===== DATA ENTRIES

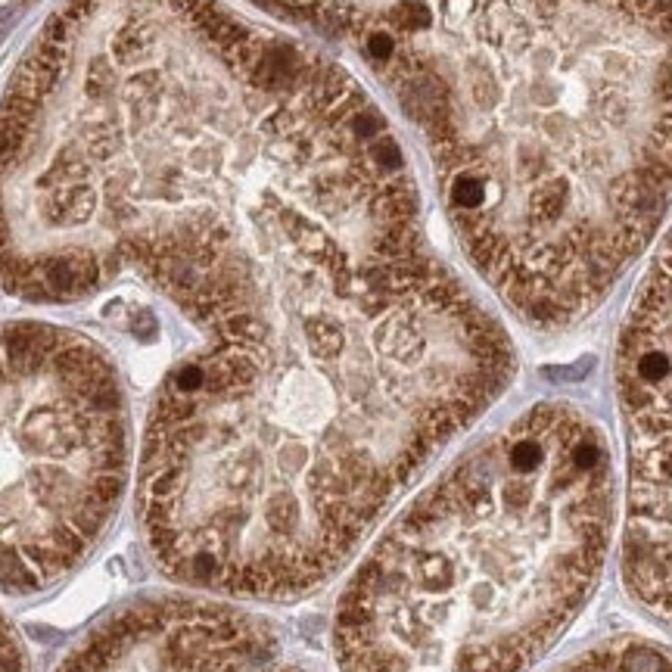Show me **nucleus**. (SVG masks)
Masks as SVG:
<instances>
[{"mask_svg": "<svg viewBox=\"0 0 672 672\" xmlns=\"http://www.w3.org/2000/svg\"><path fill=\"white\" fill-rule=\"evenodd\" d=\"M0 672H28L26 647L4 610H0Z\"/></svg>", "mask_w": 672, "mask_h": 672, "instance_id": "0eeeda50", "label": "nucleus"}, {"mask_svg": "<svg viewBox=\"0 0 672 672\" xmlns=\"http://www.w3.org/2000/svg\"><path fill=\"white\" fill-rule=\"evenodd\" d=\"M616 393L641 442L672 436V231L622 321Z\"/></svg>", "mask_w": 672, "mask_h": 672, "instance_id": "39448f33", "label": "nucleus"}, {"mask_svg": "<svg viewBox=\"0 0 672 672\" xmlns=\"http://www.w3.org/2000/svg\"><path fill=\"white\" fill-rule=\"evenodd\" d=\"M613 527L601 426L542 402L389 523L333 616L340 672H523L579 613Z\"/></svg>", "mask_w": 672, "mask_h": 672, "instance_id": "f03ea898", "label": "nucleus"}, {"mask_svg": "<svg viewBox=\"0 0 672 672\" xmlns=\"http://www.w3.org/2000/svg\"><path fill=\"white\" fill-rule=\"evenodd\" d=\"M57 672H305L255 616L197 598H146L109 613Z\"/></svg>", "mask_w": 672, "mask_h": 672, "instance_id": "20e7f679", "label": "nucleus"}, {"mask_svg": "<svg viewBox=\"0 0 672 672\" xmlns=\"http://www.w3.org/2000/svg\"><path fill=\"white\" fill-rule=\"evenodd\" d=\"M622 573L629 589L672 622V436L641 442L632 461Z\"/></svg>", "mask_w": 672, "mask_h": 672, "instance_id": "423d86ee", "label": "nucleus"}, {"mask_svg": "<svg viewBox=\"0 0 672 672\" xmlns=\"http://www.w3.org/2000/svg\"><path fill=\"white\" fill-rule=\"evenodd\" d=\"M424 137L480 277L533 327L582 321L672 203V0H309Z\"/></svg>", "mask_w": 672, "mask_h": 672, "instance_id": "f257e3e1", "label": "nucleus"}, {"mask_svg": "<svg viewBox=\"0 0 672 672\" xmlns=\"http://www.w3.org/2000/svg\"><path fill=\"white\" fill-rule=\"evenodd\" d=\"M131 480L115 368L51 324L0 327V591L35 595L106 539Z\"/></svg>", "mask_w": 672, "mask_h": 672, "instance_id": "7ed1b4c3", "label": "nucleus"}]
</instances>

==========

TASK OBJECTIVE:
Copy out every line of the data above word for word, leaving out the pictures.

FINISHED EXERCISE:
Show me **nucleus**. (SVG masks)
Masks as SVG:
<instances>
[{"mask_svg": "<svg viewBox=\"0 0 672 672\" xmlns=\"http://www.w3.org/2000/svg\"><path fill=\"white\" fill-rule=\"evenodd\" d=\"M0 672H28L26 647L4 610H0Z\"/></svg>", "mask_w": 672, "mask_h": 672, "instance_id": "0eeeda50", "label": "nucleus"}, {"mask_svg": "<svg viewBox=\"0 0 672 672\" xmlns=\"http://www.w3.org/2000/svg\"><path fill=\"white\" fill-rule=\"evenodd\" d=\"M616 393L641 442L672 436V231L622 321Z\"/></svg>", "mask_w": 672, "mask_h": 672, "instance_id": "39448f33", "label": "nucleus"}, {"mask_svg": "<svg viewBox=\"0 0 672 672\" xmlns=\"http://www.w3.org/2000/svg\"><path fill=\"white\" fill-rule=\"evenodd\" d=\"M613 527L601 426L542 402L389 523L333 616L340 672H523L579 613Z\"/></svg>", "mask_w": 672, "mask_h": 672, "instance_id": "f03ea898", "label": "nucleus"}, {"mask_svg": "<svg viewBox=\"0 0 672 672\" xmlns=\"http://www.w3.org/2000/svg\"><path fill=\"white\" fill-rule=\"evenodd\" d=\"M57 672H305L255 616L197 598H146L109 613Z\"/></svg>", "mask_w": 672, "mask_h": 672, "instance_id": "20e7f679", "label": "nucleus"}, {"mask_svg": "<svg viewBox=\"0 0 672 672\" xmlns=\"http://www.w3.org/2000/svg\"><path fill=\"white\" fill-rule=\"evenodd\" d=\"M622 573L629 589L672 622V436L641 442L632 461Z\"/></svg>", "mask_w": 672, "mask_h": 672, "instance_id": "423d86ee", "label": "nucleus"}, {"mask_svg": "<svg viewBox=\"0 0 672 672\" xmlns=\"http://www.w3.org/2000/svg\"><path fill=\"white\" fill-rule=\"evenodd\" d=\"M424 137L480 277L533 327L582 321L672 203V0H309Z\"/></svg>", "mask_w": 672, "mask_h": 672, "instance_id": "f257e3e1", "label": "nucleus"}, {"mask_svg": "<svg viewBox=\"0 0 672 672\" xmlns=\"http://www.w3.org/2000/svg\"><path fill=\"white\" fill-rule=\"evenodd\" d=\"M131 480L115 368L51 324L0 327V591L35 595L106 539Z\"/></svg>", "mask_w": 672, "mask_h": 672, "instance_id": "7ed1b4c3", "label": "nucleus"}]
</instances>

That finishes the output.